Bloque de texto:
---------------
Seúl despide al Papa Francisco con una misa solemne en la Catedral de Myeongdong

Seúl Papa

Este jueves, la Catedral de Myeongdong, en el corazón de Seúl, fue escenario de una emotiva misa en memoria del Papa Francisco. En medio de un ambiente de recogimiento y dolor, miles de fieles se congregaron para rendir homenaje a un líder espiritual que dejó una profunda huella en Corea del Sur y más allá. La ceremonia fue presidida por el arzobispo Peter Chung Soon-taick, quien expresó la conmoción y tristeza provocadas por la repentina muerte del pontífice.

Durante la misa, Chung subrayó la esperanza cristiana de la vida eterna, asegurando que el Papa Francisco, fiel a su fe hasta el final, ahora reposa en la gloria de la resurrección. Al reflexionar sobre su legado, el arzobispo destacó cómo el Papa transformó la Iglesia en un espacio de misericordia y sanación, abierto a todos sin distinción.

La relación entre Francisco y Seúl fue un eje central del homenaje. Su visita de cinco días en 2014 marcó un momento clave, no solo por el simbolismo de haber elegido ese país como primer destino en Asia, sino también por su cercanía con los más vulnerables. Durante aquel viaje, el Papa se reunió con personas con discapacidad y con las conocidas como “mujeres de consuelo”, víctimas de la esclavitud sexual durante la ocupación japonesa. Su gesto de humildad y escucha dejó una marca indeleble en la memoria colectiva del país.
---------------
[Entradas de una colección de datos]
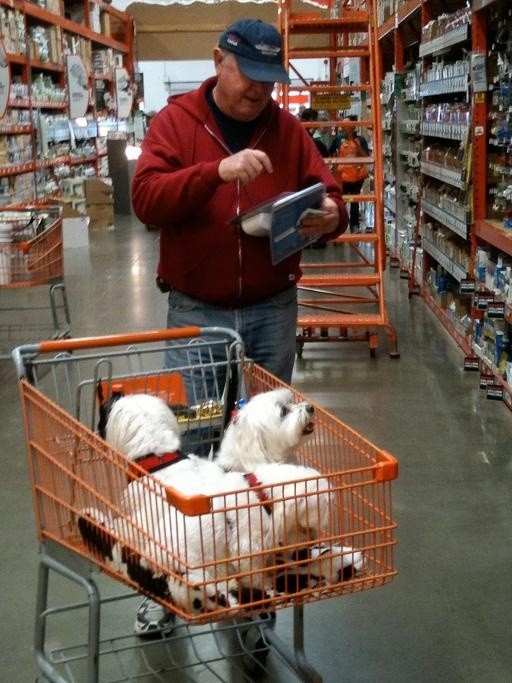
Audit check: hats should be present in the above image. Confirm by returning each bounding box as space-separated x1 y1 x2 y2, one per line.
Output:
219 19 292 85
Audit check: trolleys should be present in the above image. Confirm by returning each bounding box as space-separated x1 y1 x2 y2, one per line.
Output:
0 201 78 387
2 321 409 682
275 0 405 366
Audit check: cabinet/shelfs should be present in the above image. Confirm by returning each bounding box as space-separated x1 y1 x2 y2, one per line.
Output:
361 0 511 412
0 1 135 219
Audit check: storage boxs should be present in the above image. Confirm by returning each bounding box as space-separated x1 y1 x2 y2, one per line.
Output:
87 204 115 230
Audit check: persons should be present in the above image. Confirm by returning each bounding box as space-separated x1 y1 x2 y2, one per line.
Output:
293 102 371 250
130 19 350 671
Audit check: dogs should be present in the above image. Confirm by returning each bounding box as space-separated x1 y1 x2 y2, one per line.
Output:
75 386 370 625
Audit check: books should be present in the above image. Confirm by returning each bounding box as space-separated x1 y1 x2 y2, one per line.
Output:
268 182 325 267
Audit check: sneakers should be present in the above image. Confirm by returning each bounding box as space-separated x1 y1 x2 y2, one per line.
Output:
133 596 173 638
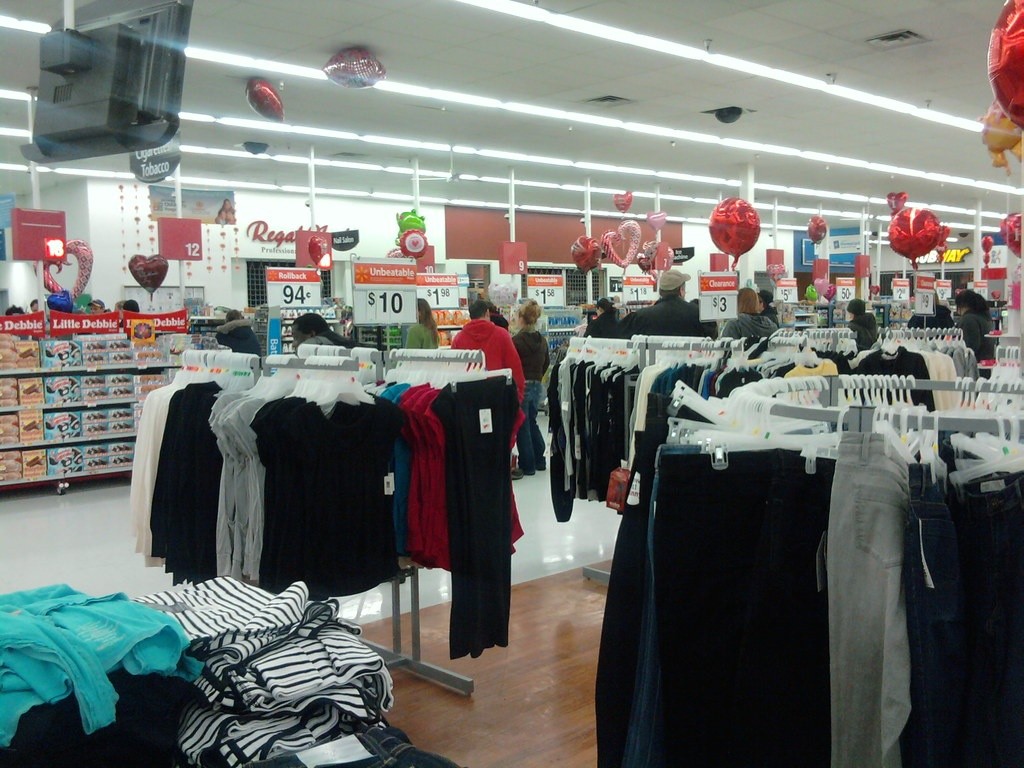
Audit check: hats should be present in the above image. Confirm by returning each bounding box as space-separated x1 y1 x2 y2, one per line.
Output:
---------------
Qué hacer:
1. De la crónica sobre la misa por el Papa Francisco, copia el tramo que empieza con las palabras que contienen "Durante la misa, Chung" y termina con "colectiva del país.", y cambia "misa" por "eucaristía".
2. Anota todas las ciudades, países y continentes que se mencionan en la crónica sobre la misa por el Papa Francisco.
Responde basándote solo en la crónica.

Respuestas por tarea:
1.
Durante la eucaristía, Chung subrayó la esperanza cristiana de la vida eterna, asegurando que el Papa Francisco, fiel a su fe hasta el final, ahora reposa en la gloria de la resurrección. Al reflexionar sobre su legado, el arzobispo destacó cómo el Papa transformó la Iglesia en un espacio de misericordia y sanación, abierto a todos sin distinción.

La relación entre Francisco y Seúl fue un eje central del homenaje. Su visita de cinco días en 2014 marcó un momento clave, no solo por el simbolismo de haber elegido ese país como primer destino en Asia, sino también por su cercanía con los más vulnerables. Durante aquel viaje, el Papa se reunió con personas con discapacidad y con las conocidas como “mujeres de consuelo”, víctimas de la esclavitud sexual durante la ocupación japonesa. Su gesto de humildad y escucha dejó una marca indeleble en la memoria colectiva del país.

2. Seúl, Corea del Sur, Asia